OCaml's Wings for Machine Learning

by musha68kon 4/30/2025, 12:31 PMwith 69 comments

by toolsliveon 4/30/2025, 4:07 PM

Am I the only one who doesn't like notebooks ?

I don't want to write code in a browser. For python you have something like ipython which allows you to have an interactive experience, while also allowing you to have your favourite editing environment. For ocaml, surely there are also repls that provide this kind of thing.

by FrustratedMonkyon 4/30/2025, 3:45 PM

Is anybody building things like this using FSharp? It seems like FSharp would have more of the ecosystem for machine learning and AI, than OCaml, yet with the functionality of OCaml.

by derededeon 4/30/2025, 3:36 PM

This looks interesting, it's great to see more machine learning efforts in typed languages.

I'm a bit surprised to see no mention of Owl (https://github.com/owlbarn/owl an older project for scientific computing in OCaml that was resurrected recently), I wonder how they compare.

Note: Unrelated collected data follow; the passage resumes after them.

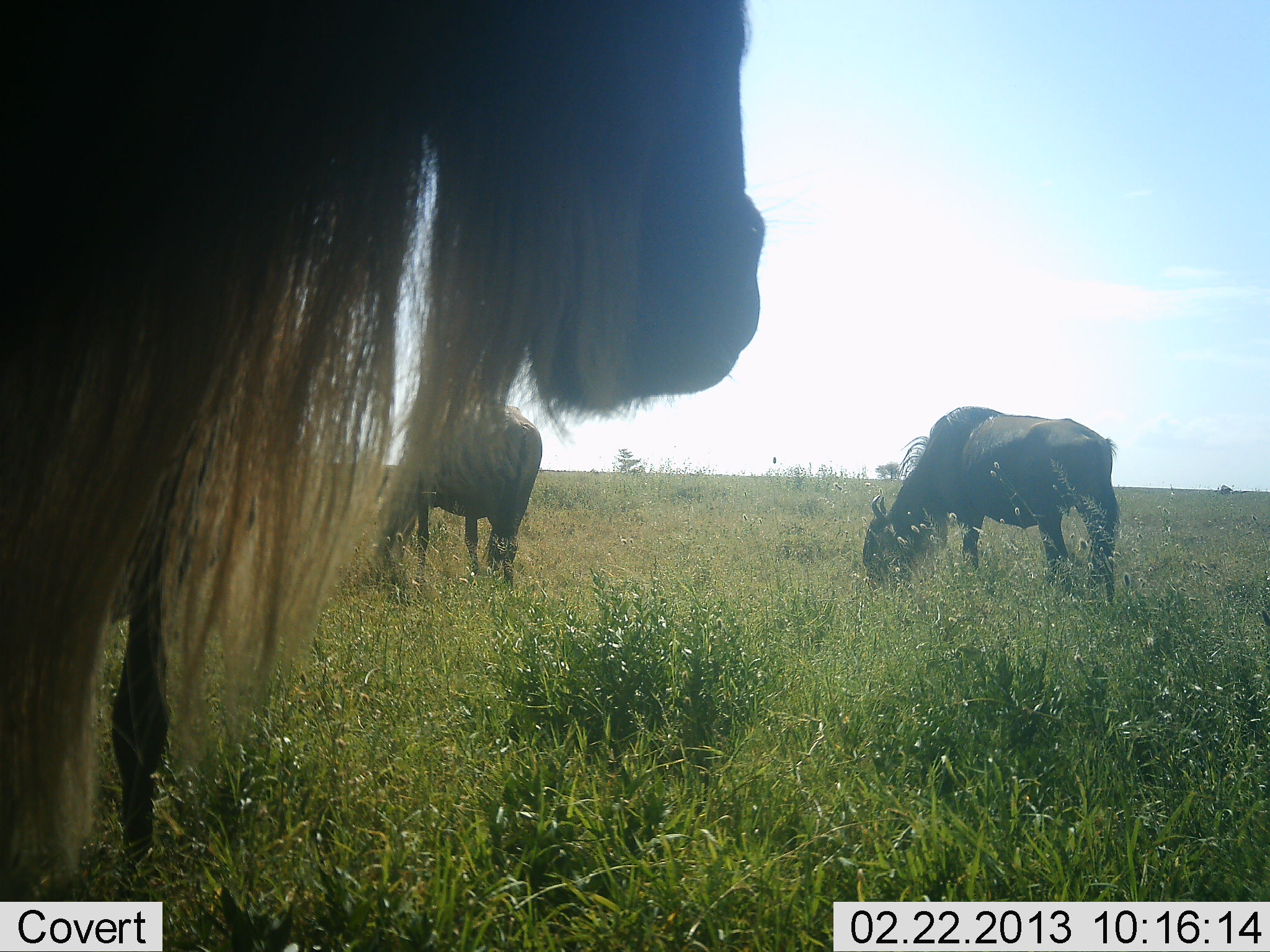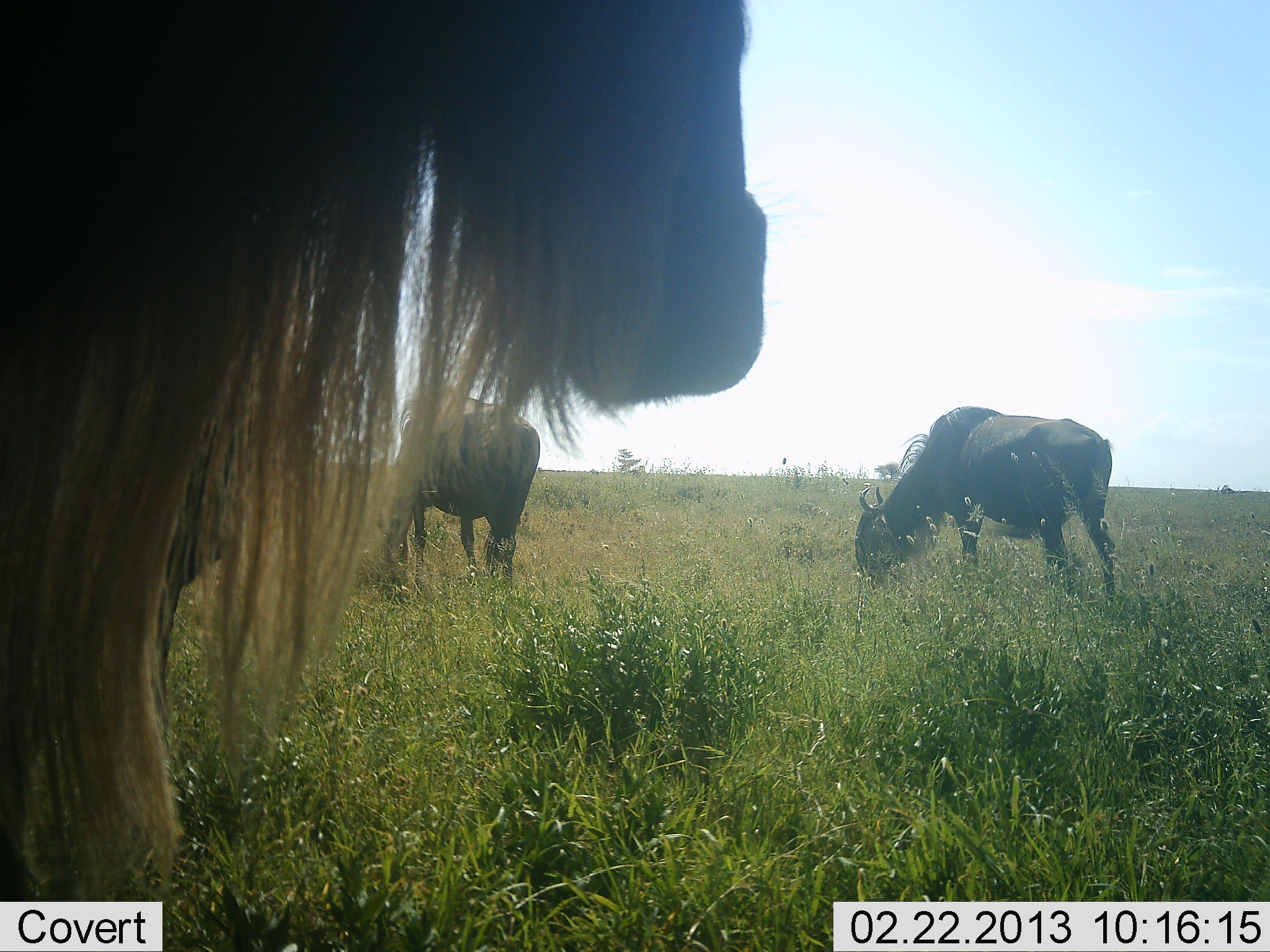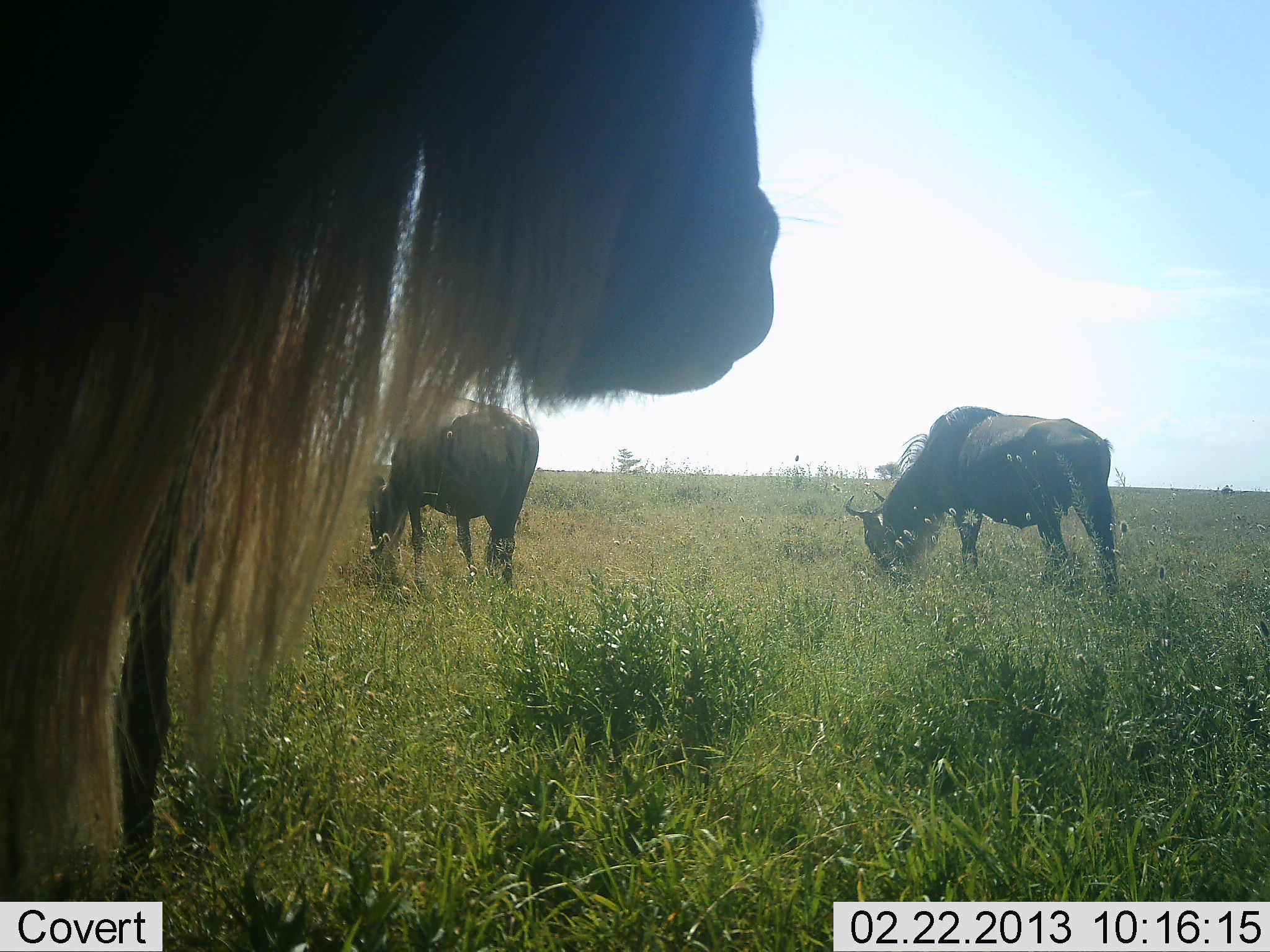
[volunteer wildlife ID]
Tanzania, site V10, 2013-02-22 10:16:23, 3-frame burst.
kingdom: Animalia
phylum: Chordata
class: Mammalia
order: Artiodactyla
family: Bovidae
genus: Connochaetes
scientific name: Connochaetes taurinus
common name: blue wildebeest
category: wildebeest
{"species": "wildebeest (blue wildebeest) (Connochaetes taurinus)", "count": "4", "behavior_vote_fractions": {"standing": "77%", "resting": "0%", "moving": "0%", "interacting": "0%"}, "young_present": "0%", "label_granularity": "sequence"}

The Raven README mentions:

> We prioritize developer experience and seamless integration.

so maybe that's one difference — I used Owl on a course project about a decade ago, and while it got the job done, I remember the experience being rather painful compared to Numpy (even though I was more experienced with OCaml than with Python at the time).

by behnamohon 4/30/2025, 3:20 PM

OCaml surprises me—it's old enough to be mature in terms of features and libs, and it's got a small but enthusiastic community, but every time I tried to convince myself to OCaml I found myself more drawn to Haskell and Elixir.

by cube2222on 4/30/2025, 3:18 PM

Fingers crossed, though I’m not holding my breath for anything taking a sizable bite out of Python in the area of ML/DL.

OCaml seems to be a lovely language based on my limited experience with it. It’s a pity it’s not more popular.